*TASK LIST*
• a. In the Gartner-Ellis theorem post below, which assumption from Cramer's theorem is the author trying to drop?
• b. Please sum up the Gartner-Ellis theorem post below in two sentences.

*DOCUMENT SEGMENT*

++++++++++

Large Deviations 3 – Gartner-Ellis Theorem: Where do the all terms come from?

We want to drop the i.i.d. assumption from Cramer’s theorem, to get a criterion for a general LDP as defined in the previous post to hold.

Preliminaries

For general random variables (Z_n) on \mathbb{R}^d with laws (\mu_n), we will continue to have an upper bound like in Cramer’s theorem, provided the moment generating functions of Z_n converge as required. For analogy with Cramer, take Z_n=\frac{S_n}{n}. The Gartner-Ellis theorem gives conditions for the existence of a suitable lower bound and, in particular, when this is the same as the upper bound.

++++++++++

*PROVIDED DATA*
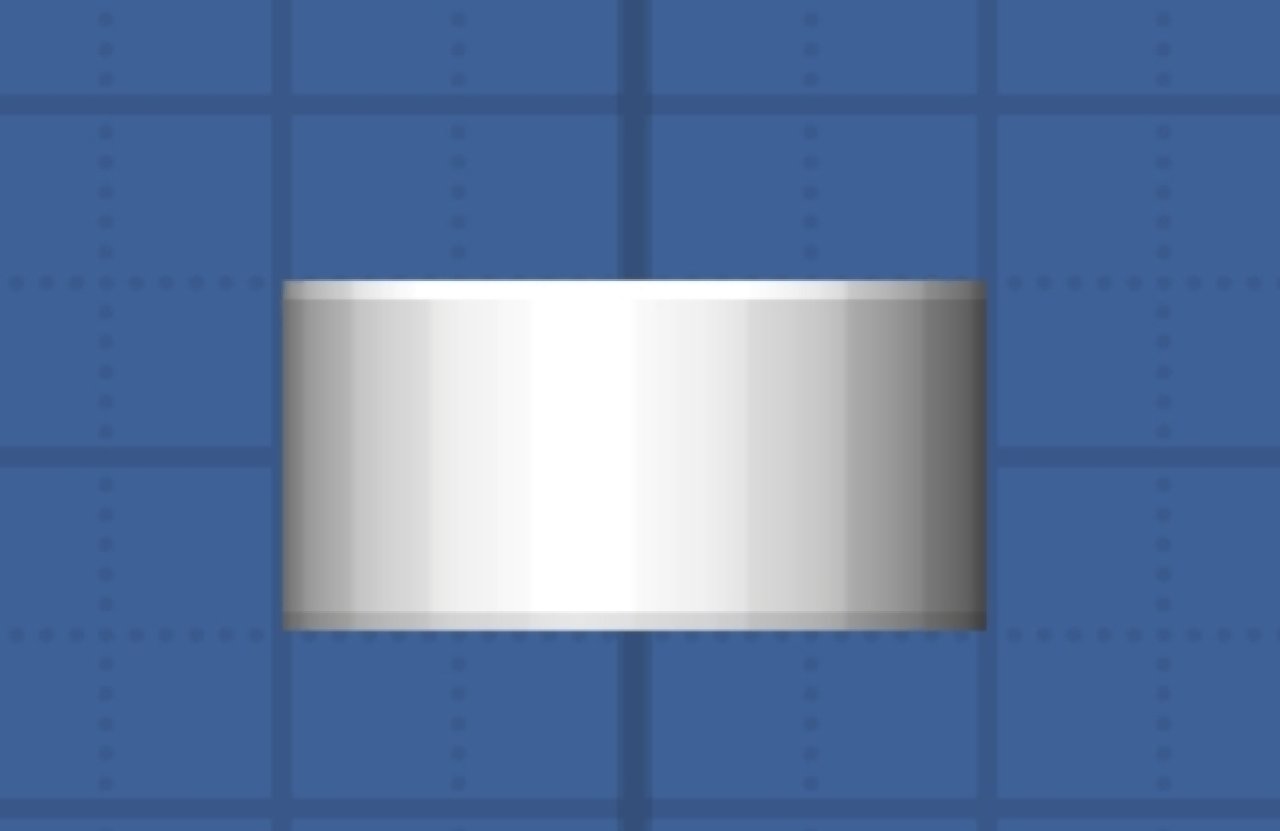 Very efficient fuel tank Blueprint for Spaceflight Simulator / SFS BP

++++++++++

*COMPLETED EXERCISE*
• a. The i.i.d. assumption.

• b. The post sets out to drop the i.i.d. assumption from Cramer's theorem so as to get a criterion for a general LDP to hold. For general random variables on \mathbb{R}^d, an upper bound like Cramer's still holds if their moment generating functions converge as required, and the Gartner-Ellis theorem gives conditions for a suitable lower bound and for when it equals the upper bound.